Project Number: 2092-22430-003-037-T
Project Type: Trust Fund Cooperative Agreement
Start Date: May 1, 2021
End Date: Apr 30, 2024
Objectives: Our proposal is to genetically alter CpGV strains to enhance virulence as well as provide multiple modes of action to circumvent resistance. This will be realized through genetic engineering as well as genetic hybridization. (1) For genetic engineering, the candidate gene targeted for insertion into CpGV is a spider venom toxin gene, derived from the Blue Mountains funnel-web spider, known as Hvt. Hvt is specifically toxic to insects, including moths, and has been reported to have no effects on some mammals. Moreover, when transgenically expressed in plants, the toxic effect of Hvt on insects has been demonstrated, suggesting this gene is a solid candidate for transgenic insecticidal activity. CpGV will be genetically engineered to include Hvt, and subsequently tested with efficacy trials in codling moth larvae. (2) Known strains of CpGV with different host resistance-breaking characteristics will be obtained and co-cultivated with the aim to yield genetic hybrids with improved efficacy over their parental strains. These hybrid strains will be identified through molecular screening in conjunction with efficacy trials in codling moth larvae. (4) Simultaneously, OFM may be targeted with efficacy trials, and this approach may be utilized to target oblique banded leafroller (OBLR, Choristoneura rosaceana) with relevant NPVs.

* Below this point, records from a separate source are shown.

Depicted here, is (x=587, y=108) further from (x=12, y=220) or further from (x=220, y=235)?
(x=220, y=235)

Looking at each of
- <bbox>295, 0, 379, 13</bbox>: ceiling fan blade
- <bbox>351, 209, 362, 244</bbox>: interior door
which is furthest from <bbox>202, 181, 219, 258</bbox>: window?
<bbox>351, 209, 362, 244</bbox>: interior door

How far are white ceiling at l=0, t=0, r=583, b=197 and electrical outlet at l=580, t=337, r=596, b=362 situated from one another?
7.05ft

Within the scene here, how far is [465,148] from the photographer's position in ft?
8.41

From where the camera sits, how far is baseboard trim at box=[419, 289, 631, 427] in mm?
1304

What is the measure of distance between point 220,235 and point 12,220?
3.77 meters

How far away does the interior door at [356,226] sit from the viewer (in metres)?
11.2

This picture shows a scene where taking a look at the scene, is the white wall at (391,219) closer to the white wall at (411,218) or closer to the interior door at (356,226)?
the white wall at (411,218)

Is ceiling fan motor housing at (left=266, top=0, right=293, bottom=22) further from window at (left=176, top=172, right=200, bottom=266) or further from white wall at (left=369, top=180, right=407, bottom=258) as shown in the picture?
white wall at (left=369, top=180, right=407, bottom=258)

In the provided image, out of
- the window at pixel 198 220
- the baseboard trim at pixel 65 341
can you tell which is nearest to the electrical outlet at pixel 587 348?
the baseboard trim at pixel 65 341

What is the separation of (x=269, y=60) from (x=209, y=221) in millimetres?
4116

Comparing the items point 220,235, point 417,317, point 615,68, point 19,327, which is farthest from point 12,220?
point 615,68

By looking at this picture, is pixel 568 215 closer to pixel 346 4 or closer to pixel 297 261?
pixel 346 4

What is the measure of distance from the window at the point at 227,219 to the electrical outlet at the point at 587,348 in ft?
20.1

Standard molecular biology methods will be utilized to genetically engineer the candidate toxin gene into the CpGV viral genome. Alternatively, genetic hybridization studies will be mediated through co-cultivation of known viral strains with different genotypes and correlate host resistance-breaking characteristics. These hybrid cultivars will be screen for novel strains with improved efficacy in codling moth control. Our in-house codling moth colony will be used to facilitate propagation of viral strains as well as initial efficacy trials for the genetically engineered and genetically hybrid viruses. Rigorous and well-controlled efficacy trials will be conducted using our codling moth colony, with the genetically engineered virus relative to non-engineered strains as well as mixed genotype strains.